Elle, c’est Marie-Claire Bancquart, l’une des grandes voix de la poésie française contemporaine, décédée en 2019. Lui, c’est Alain Bancquart, l’un des grands compositeurs de ce siècle, et, donc, le mari de la première. Il a publié en 2020 Il y a trace de nous, aux éditions Delatour, ouvrage qui revient sur près de soixante-huit ans de vie commune.
J’ai rencontré Marie-Claire et Alain Bancquart en 2010, à Cerisy, à l’occasion du colloque qui se tenait sur l’œuvre de la poète. J’en conserve un souvenir très fort. Il faut dire que c’était ma toute première participation à un colloque, et que ce n’était pas rien que de passer une semaine en compagnie de la poète dont j’avais étudié l’œuvre pendant plusieurs mois, et de présenter mon intervention à moins d’un mètre d’elle. Marie-Claire et Alain Bancquart étaient, tous deux, des sommités dans leur domaine, et se montraient pourtant tout à fait accessibles et sympathiques pour le doctorant intimidé que j’étais. Aussi est-ce avec joie que j’ai lu Il y a trace de nous, dans lequel le compositeur Alain Bancquart s’adresse à Marie-Claire en partageant les nombreux souvenirs d’une longue vie commune.
Une rencontre décisive

Comme toutes les rencontres qui comptent, celle de Marie-Claire et d’Alain Bancquart aurait fort bien pu n’avoir pas lieu. C’est parce qu’il aidait Louis Saguer, chef de chœur de son état, à faire apprendre la partition de la Médée d’Euripide à des étudiants de la Sorbonne, qu’Alain Bancquart rencontra Marie-Claire, alors étudiante, qui faisait office d’habilleuse. Tous deux auraient cependant pu se côtoyer sans pour autant se rencontrer. Il a fallu la grâce d’une averse pour que, réfugiés sous le même arbre, ils débutent une conversation dont ils ne soupçonnaient sans doute pas qu’elle allait durer toute une vie.

------------------------------------------------------------------------

Recopiez le passage de l'extrait qui commence par « J’ai rencontré Marie-Claire » et s'achève sur « longue vie commune. », en changeant « colloque » en « congrès ».

Données fournies:
------------------------------------------------------------------------

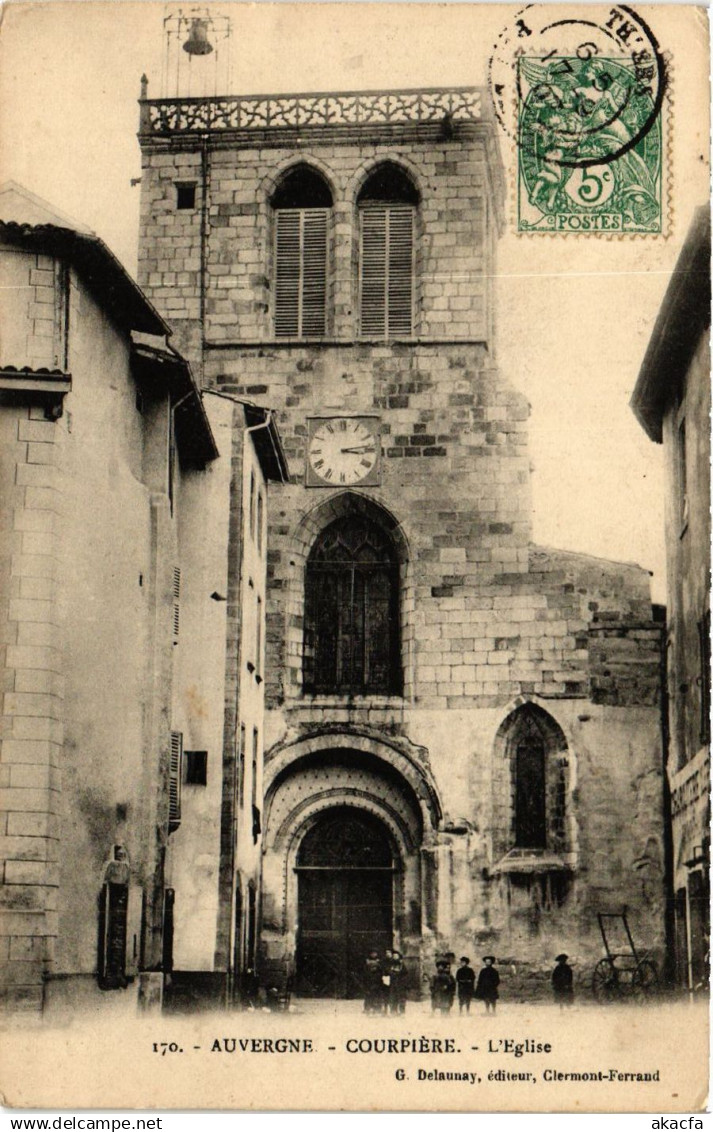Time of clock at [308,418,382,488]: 3:13
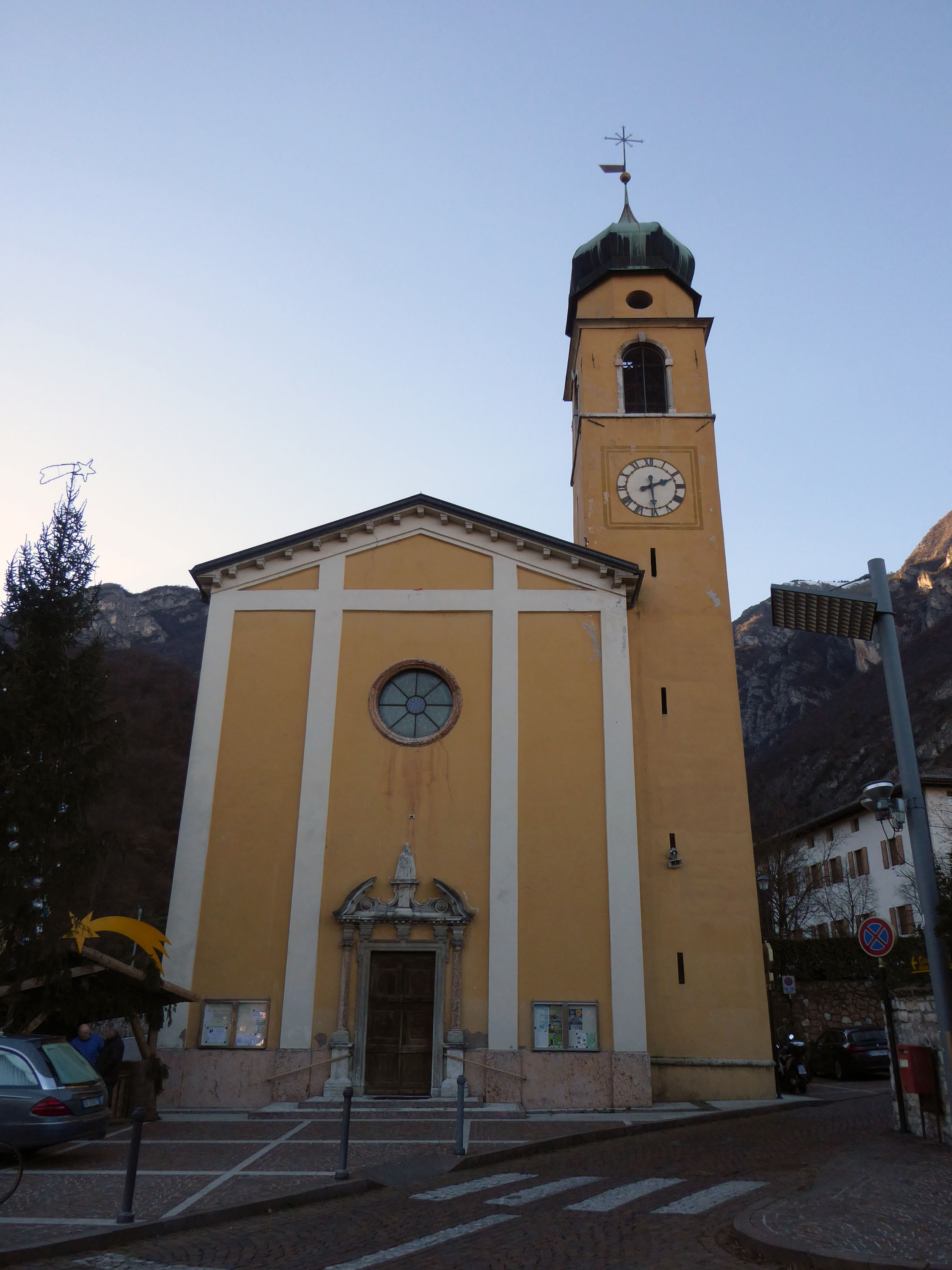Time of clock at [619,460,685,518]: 2:29
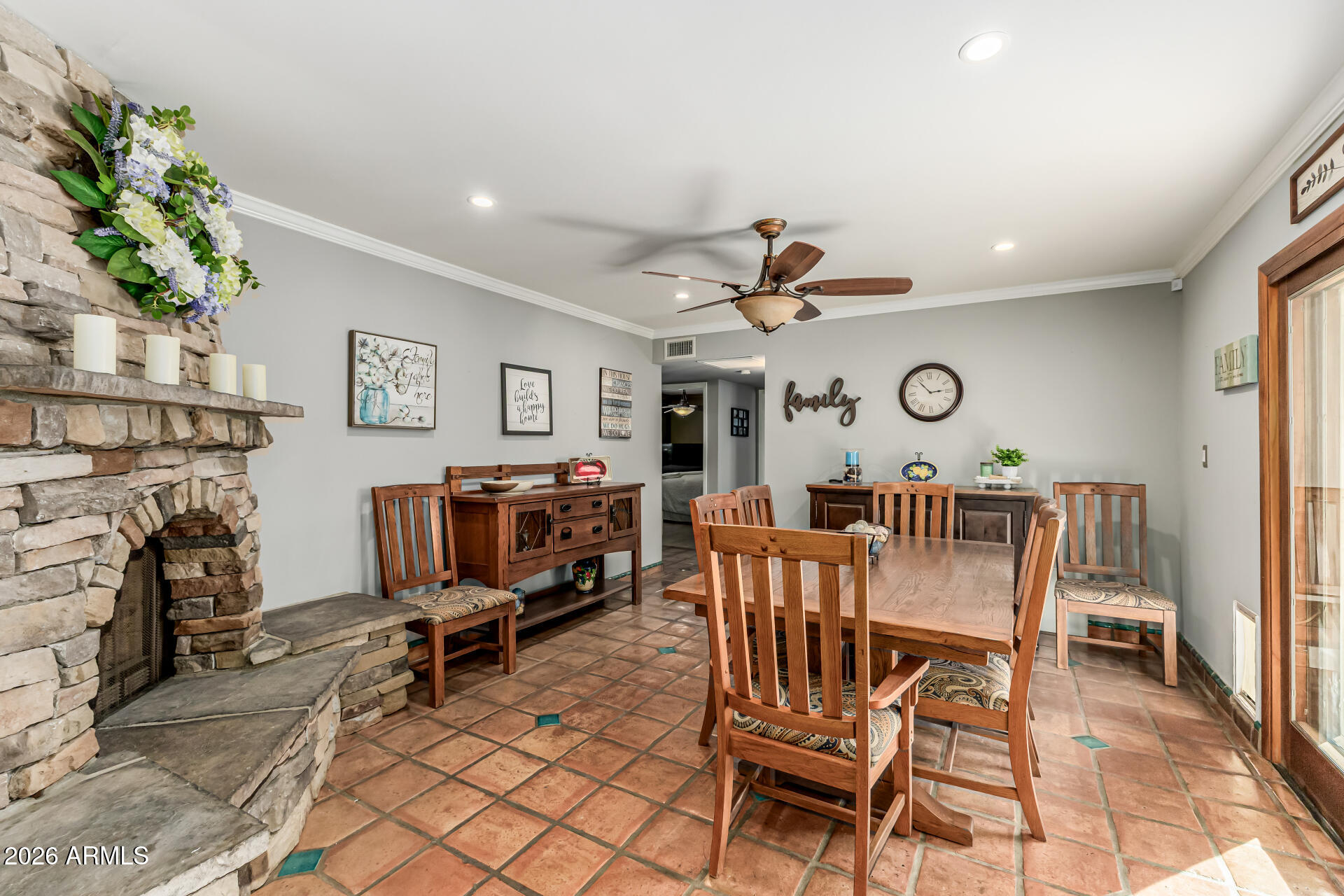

------------------------------------------------------------------------

La solution:
J’ai rencontré Marie-Claire et Alain Bancquart en 2010, à Cerisy, à l’occasion du congrès qui se tenait sur l’œuvre de la poète. J’en conserve un souvenir très fort. Il faut dire que c’était ma toute première participation à un congrès, et que ce n’était pas rien que de passer une semaine en compagnie de la poète dont j’avais étudié l’œuvre pendant plusieurs mois, et de présenter mon intervention à moins d’un mètre d’elle. Marie-Claire et Alain Bancquart étaient, tous deux, des sommités dans leur domaine, et se montraient pourtant tout à fait accessibles et sympathiques pour le doctorant intimidé que j’étais. Aussi est-ce avec joie que j’ai lu Il y a trace de nous, dans lequel le compositeur Alain Bancquart s’adresse à Marie-Claire en partageant les nombreux souvenirs d’une longue vie commune.